Volatile acidity and Fixed acidity also have some correlation with the quality. We could interpret it as more “stable” wines with higher levels of fixed acidity and lower levels of volatile acidity tend to have better quality. The volatile acidity is linked to acetic acid that can potentially bring some bad taste (like vinegar). Hence, higher levels of volatile acidity would definetely impact the taste and quality negatively. On the other hand, fixed acidity is linked to the pH which measuares how basic or acid a substance is and by definition can affect the taste as our mouth reacts differently for different levels of pH. We don’t have enough data to show that the variation on the dataset would actually be percieved by a human paladar.
Overall we had a lot of variables to look at, we ended up focusing on a few that sounded as they would impact taste. Of course, we could expand this analysis endelessly, but given the time and knowledge constraint we chose a few variables and we didnt perform any relevant transformations. Segragating the dataset between higher and lower levels of sulfur dioxide showed no results whatsoever.

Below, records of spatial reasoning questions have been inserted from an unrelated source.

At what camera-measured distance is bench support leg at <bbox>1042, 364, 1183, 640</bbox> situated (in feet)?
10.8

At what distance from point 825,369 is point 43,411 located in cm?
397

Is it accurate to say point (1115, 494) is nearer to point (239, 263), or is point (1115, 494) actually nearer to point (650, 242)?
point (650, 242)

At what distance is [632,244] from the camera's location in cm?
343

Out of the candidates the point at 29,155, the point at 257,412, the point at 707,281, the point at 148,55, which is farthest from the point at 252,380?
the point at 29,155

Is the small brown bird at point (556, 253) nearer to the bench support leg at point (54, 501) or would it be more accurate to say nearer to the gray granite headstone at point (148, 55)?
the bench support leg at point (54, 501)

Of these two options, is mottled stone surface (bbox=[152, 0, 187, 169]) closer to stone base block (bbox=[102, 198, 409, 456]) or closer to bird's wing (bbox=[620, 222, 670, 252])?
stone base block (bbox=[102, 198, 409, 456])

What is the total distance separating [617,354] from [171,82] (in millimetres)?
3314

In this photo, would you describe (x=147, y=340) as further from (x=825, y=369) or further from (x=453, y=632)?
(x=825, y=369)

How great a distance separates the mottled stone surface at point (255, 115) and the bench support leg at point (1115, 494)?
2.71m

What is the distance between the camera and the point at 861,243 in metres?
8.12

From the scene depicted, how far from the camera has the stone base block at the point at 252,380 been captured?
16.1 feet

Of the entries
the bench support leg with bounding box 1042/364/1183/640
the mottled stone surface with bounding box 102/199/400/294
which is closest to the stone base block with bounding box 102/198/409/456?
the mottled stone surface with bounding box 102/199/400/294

For a next step, we would like to look into prices, costs and brands and how they would affect the quality evaluations. Also, trying to understand better the evalutaion process given the weather and temperature as it definely affects the sensorial experiences.
Citation: P. Cortez, A. Cerdeira, F. Almeida, T. Matos and J. Reis. Modeling wine preferences by data mining from physicochemical properties. In Decision Support Systems, Elsevier, 47(4):547-553. ISSN: 0167-9236.